> [WORK TO DO]:
1) Please list every film or television production that the Ballad interview article, given before the listing, names as featuring Emily Beecham.
2) Pick up the Ballad interview article, which appears ahead of the listing, after its final sentence and write the next part of it.

Each fairy breath of summer, as it blows with loveliness, inspires the blushing rose
We have a real treat for you Ballad fan’s today. We are branching out into acting, well more like interviewing two lovely actresses. The lovely Francesca Hornak interviews Olivia Grant & Emily Beecham. You might be used to seeing these young ladies in films such as Mr Nice (Olivia) and a new production called Basement (Emily). But here today on Ballad’s online exhibition, you will get to see these girls in a totally different scene. One full of fairies, childhood memories and bedtime tales.
The very talented Simon Lipman shot this story and it was Styled by Katie Greengrass and now we are sharing it with you! So a beautifully shot piece and a wonderfully written interview for you lucky lot
Emily
Emily Beecham has flu. This may explain a certain fuzzy headedness when it comes to my Career Questions. Or it may simply be that she hasn’t got a five-year-plan. Why would she, at 25, never having wanted for work or glowing reviews? This is the girl who was approached by more agents than any student in LAMDA’s history, and who has already won two awards.
You wouldn’t guess all this of in person, though. Distinctly non-luvvie (she describes her awards as ‘nice’), with a dry sense of humour, Beecham chats away in a sleepy, unassuming bur. Sometimes she has to stop midway through a tangent, to ask me to remind her what she’s actually answering.
Quick recap: Emily Beecham made her debut in the box office hit 28 Weeks Later, swiftly followed by the BBC’s Tess of the D’Ubervilles. Her portrayal of the lovelorn Retty Priddle led to a key role in Silent Witness, and then The Street where she starred opposite Jonas Armstrong.

> [EXCERPTED DATA]:
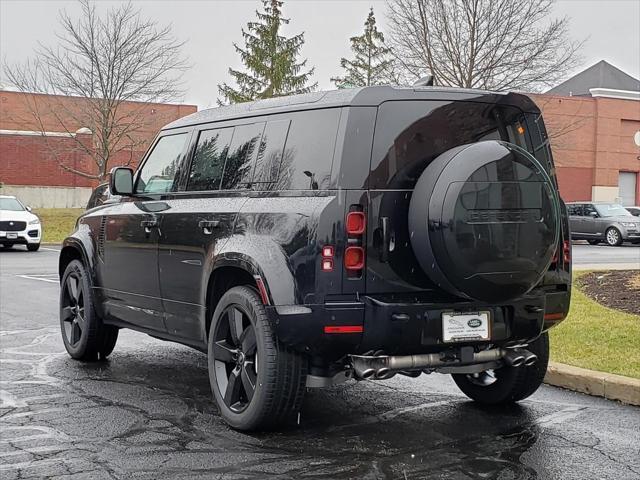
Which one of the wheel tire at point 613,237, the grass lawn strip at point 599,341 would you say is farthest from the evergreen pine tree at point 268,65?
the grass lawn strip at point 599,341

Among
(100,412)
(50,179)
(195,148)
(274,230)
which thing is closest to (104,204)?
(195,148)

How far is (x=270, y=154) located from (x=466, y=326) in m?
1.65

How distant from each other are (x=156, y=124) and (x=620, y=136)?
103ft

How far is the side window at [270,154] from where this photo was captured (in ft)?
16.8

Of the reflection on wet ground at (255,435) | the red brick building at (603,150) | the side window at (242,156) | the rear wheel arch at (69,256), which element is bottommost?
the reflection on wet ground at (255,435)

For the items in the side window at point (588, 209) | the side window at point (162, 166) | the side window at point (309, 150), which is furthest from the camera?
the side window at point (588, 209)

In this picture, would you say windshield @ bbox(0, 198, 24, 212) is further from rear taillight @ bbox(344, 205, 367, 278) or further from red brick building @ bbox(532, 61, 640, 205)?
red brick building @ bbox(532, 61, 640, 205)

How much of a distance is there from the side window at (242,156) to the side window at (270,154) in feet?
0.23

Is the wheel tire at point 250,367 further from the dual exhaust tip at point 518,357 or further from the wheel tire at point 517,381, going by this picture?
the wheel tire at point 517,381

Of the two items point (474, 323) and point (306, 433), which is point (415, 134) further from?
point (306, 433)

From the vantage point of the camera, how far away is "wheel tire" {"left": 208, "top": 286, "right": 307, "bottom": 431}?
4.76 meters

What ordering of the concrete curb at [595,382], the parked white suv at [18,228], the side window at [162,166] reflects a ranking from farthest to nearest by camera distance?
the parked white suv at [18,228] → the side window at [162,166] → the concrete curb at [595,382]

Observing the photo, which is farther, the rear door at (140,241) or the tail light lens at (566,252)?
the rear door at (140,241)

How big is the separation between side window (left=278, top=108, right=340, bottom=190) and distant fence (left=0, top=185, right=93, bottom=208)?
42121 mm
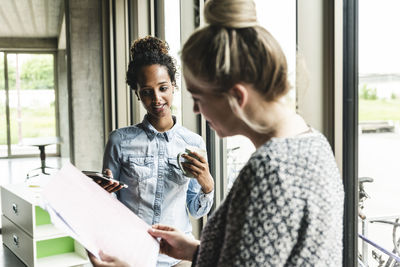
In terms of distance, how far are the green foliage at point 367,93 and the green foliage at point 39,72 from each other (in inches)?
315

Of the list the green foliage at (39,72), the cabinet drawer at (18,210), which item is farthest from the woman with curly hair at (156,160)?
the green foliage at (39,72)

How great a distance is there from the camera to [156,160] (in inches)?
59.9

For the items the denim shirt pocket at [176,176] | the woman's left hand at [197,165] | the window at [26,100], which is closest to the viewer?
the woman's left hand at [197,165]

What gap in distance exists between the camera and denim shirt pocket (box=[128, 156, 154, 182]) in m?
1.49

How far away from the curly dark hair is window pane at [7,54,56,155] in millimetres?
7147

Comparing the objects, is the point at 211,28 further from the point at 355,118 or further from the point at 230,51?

> [ANSWERS BELOW]:
1) Basement, 28 Weeks Later, Tess of the D’Ubervilles, Silent Witness, The Street

2)
There isn’t room to list all her parts here - they stretch from stage, to TV to big screen to indie flicks. But you’ll see her next in TV drama The Runaway by Martine Cole, and comedy horror flick The Basement, with Danny Dyer and Kierston Waering.
Textbook gorgeous, with coppery hair and neat features (she’s signed to Select Models), Emily has the kind of chameleon face that casts easily. Hence the diverse CV: she’s equally convincing as a vamp, a virginal heroine, a troubled Essex Girl and lately a druid, in BBC drama Merlin.
I ask what drew her to acting. ‘Um. Ah. Well.’ She hesitates. ‘It was either that or I was going to go to art school to paint, but then….’ she stops again. ‘When I was younger I just really enjoyed theatre and films, things that were a bit different or shocking. And I thought ‘I want to have a part in that’. So that prompted me to pursue torturous auditions, and go through with that hell…. And then I went to drama school. Which was really cool.’ See what I mean about non-luvvie?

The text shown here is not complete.